SMILES: A Compact Chemical Notation

Updated 23 February 2026

SMILES is a linear ASCII-based notation that encodes molecular structures with explicit syntactic rules for atoms, bonds, branching, and stereochemistry, ensuring compact and unambiguous representations.
Its canonicalization and enumeration techniques allow both unique and randomized molecule encodings, which are critical for robust chemical modeling and enhanced machine learning performance.
SMILES-based models, from LSTMs to Transformer architectures, excel in property prediction and molecular translation, significantly impacting research in drug discovery and material science.

The Simplified Molecular Input Line Entry System (SMILES) is a linear, ASCII-based notation for representing the structures of chemical molecules as compact, human- and machine-readable character strings. SMILES encodes atoms, bonds, ring closures, branching, and stereochemistry according to formal grammar rules, enabling unambiguous conversion between molecular graphs and string representations. SMILES is foundational in computational chemistry, cheminformatics, and the chemical language modeling paradigm, supporting a wide range of applications from property prediction to generative molecular design.

1. SMILES Syntax, Canonicalization, and Enumeration

SMILES represents each atom by an element symbol (e.g., C, N, O), with explicit square-bracket notation for nonstandard cases (e.g., [Cl], [NH+]). Bonds are either implicit (single), expressed as “=” (double), “#” (triple), or indicated via punctuation (“/”, “\” for cis/trans). Branched structures use parentheses, and ring closures employ matching numeric labels—e.g., cyclohexane as “C1CCCCC1”. Stereochemistry is optionally included using “@” and “@@” (for chiral centers) or “/”, “\” for geometric isomers. See (Kikuchi et al., 11 May 2025, Rao et al., 2024, Bjerrum, 2017, Nath et al., 2021, Honda et al., 2019).

Because a molecule admits infinitely many valid traversals, non-canonical SMILES are non-unique. Canonical SMILES are produced by deterministic atom ranking and traversal algorithms, but implementations differ substantially. For example, Daylight’s proprietary algorithm privileges aromatic notation (“c1ccccc1”), whereas RDKit's canonicalization may output “C1=CC=CC=C1” for benzene. Both approaches enforce a many-to-one mapping but are not cross-compatible (Kikuchi et al., 11 May 2025, Bjerrum, 2017).

SMILES enumeration refers to randomizing atom ordering and outputting all unique (non-canonical) SMILES for the same molecule.
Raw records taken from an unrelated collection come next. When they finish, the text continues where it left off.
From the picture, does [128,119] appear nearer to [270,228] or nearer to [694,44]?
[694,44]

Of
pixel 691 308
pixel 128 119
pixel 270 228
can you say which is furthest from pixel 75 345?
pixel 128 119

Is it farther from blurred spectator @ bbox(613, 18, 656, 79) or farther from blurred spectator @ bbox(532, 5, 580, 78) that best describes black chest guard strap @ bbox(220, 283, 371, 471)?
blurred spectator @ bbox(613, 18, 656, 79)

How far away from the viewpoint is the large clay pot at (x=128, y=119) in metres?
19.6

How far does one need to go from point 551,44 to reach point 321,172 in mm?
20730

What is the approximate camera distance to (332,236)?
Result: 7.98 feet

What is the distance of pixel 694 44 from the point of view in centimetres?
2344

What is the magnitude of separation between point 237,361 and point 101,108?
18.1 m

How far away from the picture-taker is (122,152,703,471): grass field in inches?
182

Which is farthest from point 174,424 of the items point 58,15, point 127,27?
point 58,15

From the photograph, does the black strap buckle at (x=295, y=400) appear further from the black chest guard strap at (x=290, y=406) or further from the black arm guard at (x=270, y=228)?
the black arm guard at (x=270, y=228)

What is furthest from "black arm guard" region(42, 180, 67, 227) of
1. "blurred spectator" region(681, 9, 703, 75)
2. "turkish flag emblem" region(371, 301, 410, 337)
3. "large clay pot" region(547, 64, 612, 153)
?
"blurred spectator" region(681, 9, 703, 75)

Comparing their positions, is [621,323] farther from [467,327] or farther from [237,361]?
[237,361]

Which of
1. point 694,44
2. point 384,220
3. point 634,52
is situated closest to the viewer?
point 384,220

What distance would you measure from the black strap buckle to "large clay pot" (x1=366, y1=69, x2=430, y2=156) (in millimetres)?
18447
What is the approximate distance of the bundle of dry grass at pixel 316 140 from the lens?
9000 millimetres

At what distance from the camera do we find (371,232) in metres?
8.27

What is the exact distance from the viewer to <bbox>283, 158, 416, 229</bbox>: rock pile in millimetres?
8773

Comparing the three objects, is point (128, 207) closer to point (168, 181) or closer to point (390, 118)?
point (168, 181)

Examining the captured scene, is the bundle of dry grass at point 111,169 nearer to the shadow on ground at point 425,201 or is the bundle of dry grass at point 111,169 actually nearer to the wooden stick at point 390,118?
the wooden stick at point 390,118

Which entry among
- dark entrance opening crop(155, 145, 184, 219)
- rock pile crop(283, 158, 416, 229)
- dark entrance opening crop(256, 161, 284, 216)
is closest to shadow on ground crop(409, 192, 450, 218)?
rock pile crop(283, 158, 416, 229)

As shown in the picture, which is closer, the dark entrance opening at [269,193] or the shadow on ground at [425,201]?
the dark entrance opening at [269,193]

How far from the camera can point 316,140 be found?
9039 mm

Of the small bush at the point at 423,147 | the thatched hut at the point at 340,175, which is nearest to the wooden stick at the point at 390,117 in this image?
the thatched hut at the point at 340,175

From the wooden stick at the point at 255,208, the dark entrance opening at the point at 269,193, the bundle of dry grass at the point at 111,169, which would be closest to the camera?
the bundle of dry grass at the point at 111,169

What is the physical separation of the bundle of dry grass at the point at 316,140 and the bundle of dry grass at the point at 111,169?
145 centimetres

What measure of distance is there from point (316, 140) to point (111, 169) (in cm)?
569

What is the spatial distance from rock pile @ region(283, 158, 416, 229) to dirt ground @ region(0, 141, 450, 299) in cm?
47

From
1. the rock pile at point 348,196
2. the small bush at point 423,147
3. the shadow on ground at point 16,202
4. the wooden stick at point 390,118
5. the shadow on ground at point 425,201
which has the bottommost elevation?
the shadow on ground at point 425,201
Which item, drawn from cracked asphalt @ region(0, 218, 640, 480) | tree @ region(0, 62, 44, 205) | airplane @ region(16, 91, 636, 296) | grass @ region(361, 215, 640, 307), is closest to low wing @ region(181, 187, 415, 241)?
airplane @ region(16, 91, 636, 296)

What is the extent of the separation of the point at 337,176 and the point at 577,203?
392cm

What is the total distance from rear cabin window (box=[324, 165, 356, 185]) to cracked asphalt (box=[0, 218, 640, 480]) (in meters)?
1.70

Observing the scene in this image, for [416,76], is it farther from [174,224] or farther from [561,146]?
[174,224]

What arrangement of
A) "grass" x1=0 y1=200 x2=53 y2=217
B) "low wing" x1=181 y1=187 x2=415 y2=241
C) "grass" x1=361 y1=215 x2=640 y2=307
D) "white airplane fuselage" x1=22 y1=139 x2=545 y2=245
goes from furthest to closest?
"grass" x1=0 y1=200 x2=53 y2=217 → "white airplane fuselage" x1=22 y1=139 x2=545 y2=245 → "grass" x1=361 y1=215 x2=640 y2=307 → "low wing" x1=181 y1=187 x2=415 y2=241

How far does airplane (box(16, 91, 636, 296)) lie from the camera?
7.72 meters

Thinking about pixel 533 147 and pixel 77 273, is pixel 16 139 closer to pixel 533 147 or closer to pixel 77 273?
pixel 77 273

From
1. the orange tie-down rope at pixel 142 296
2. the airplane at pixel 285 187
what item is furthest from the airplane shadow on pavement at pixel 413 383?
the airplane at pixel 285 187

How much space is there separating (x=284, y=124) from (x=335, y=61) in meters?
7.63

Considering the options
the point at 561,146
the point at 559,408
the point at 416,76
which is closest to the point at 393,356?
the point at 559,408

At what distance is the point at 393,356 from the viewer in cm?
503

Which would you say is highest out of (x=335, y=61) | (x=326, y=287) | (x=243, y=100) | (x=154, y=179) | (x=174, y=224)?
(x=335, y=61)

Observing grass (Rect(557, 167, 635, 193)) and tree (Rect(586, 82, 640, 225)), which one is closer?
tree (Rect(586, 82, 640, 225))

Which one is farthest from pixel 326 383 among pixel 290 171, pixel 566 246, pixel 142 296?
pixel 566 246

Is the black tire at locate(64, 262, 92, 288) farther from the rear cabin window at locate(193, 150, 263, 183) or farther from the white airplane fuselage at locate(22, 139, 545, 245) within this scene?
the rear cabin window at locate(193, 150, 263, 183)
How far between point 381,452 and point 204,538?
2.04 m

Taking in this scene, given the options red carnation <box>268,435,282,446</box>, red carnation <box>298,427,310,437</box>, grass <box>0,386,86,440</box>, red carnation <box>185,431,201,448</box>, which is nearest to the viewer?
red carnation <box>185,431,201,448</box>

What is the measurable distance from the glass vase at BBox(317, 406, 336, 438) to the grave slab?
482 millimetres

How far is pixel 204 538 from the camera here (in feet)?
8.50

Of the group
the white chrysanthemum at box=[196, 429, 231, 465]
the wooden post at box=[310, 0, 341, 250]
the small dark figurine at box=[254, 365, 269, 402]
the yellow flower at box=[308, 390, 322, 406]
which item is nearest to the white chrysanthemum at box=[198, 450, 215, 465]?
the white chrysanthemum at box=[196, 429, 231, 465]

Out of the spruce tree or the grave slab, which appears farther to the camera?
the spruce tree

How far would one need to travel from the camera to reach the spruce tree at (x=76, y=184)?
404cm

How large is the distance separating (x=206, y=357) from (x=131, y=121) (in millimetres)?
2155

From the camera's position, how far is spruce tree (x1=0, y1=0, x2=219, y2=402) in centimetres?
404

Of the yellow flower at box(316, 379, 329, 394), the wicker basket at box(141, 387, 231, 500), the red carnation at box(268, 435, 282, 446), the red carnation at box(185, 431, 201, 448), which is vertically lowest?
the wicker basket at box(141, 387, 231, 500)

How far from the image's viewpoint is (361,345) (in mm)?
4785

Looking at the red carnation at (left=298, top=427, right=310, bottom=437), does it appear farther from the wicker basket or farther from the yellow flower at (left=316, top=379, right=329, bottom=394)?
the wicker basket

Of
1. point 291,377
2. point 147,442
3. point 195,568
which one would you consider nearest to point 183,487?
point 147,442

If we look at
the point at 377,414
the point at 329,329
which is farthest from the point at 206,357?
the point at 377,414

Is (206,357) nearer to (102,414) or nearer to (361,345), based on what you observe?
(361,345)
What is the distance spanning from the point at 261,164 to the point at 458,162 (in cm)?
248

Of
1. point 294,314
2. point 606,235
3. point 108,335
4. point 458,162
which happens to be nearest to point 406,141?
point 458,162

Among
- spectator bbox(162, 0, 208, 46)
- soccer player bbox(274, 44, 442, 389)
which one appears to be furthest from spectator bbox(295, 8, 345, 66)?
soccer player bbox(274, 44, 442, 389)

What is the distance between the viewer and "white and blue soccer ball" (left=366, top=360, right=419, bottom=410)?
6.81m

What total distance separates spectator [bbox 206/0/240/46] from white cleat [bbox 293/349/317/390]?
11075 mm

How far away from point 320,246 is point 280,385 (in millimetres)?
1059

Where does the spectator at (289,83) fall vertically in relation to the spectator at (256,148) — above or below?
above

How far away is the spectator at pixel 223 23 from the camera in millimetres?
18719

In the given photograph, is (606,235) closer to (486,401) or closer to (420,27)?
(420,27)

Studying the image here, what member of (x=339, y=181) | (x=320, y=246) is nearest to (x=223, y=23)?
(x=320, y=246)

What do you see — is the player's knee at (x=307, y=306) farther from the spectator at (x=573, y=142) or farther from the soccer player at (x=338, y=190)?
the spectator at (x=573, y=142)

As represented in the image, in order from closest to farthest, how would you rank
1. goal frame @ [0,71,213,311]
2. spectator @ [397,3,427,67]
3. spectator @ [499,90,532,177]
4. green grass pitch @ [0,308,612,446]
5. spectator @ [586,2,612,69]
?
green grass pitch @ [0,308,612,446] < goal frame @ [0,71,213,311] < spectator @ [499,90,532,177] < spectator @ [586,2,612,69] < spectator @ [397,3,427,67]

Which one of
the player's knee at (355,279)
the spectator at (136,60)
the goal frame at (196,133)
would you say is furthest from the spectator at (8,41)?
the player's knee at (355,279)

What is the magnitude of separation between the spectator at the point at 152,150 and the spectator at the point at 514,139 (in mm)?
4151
This is used as a data augmentation technique: exposing machine learning models to the full variability of possible encodings improves generalization and robustness (Bjerrum, 2017, Honda et al., 2019).

Aspect	Key Notation/Feature	Implications
Atoms	C, N, [Cl], [NH+]	Explicit and bracketed atoms
Bonds	-, =, #, :, /, \	Single, double, triple, aromatic, stereo
Branching	( ),	Encodes side chains
Ring closures	1, 2, ..., 9	Defines cycles/topology
Stereochemistry	@, @@, /, \	Chiral centers, cis/trans
Canonicalization	Deterministic traversal	Implementation-dependent
Enumeration	Random traversal	Used for robust ML modeling

2. Representational Inconsistencies and Stereochemical Annotation

Despite canonicalization protocols, SMILES notation suffers from significant representational variability, due both to divergent grammatical standards and incomplete stereochemical labels. Empirical analysis shows that across widely used datasets, nearly half of enantiomeric centers and a third of geometric isomers lack explicit annotations in their SMILES representations (Kikuchi et al., 11 May 2025). String distance analysis (normalized Levenshtein) across raw and standardized SMILES demonstrates substantial syntactic variability (means up to 0.6), further aggravating the need for reproducible workflows.

The stereochemical completeness rate (SCR) is defined as

$\mathrm{SCR} = 1 - \frac{N_{\text{missing}}}{N_{\text{total}}}$

where $N_{\text{total}}$ is the number of stereocenters and $N_{\text{missing}}$ the number without explicit SMILES annotation. A value of 0.5 implies one-half of centers are unlabeled.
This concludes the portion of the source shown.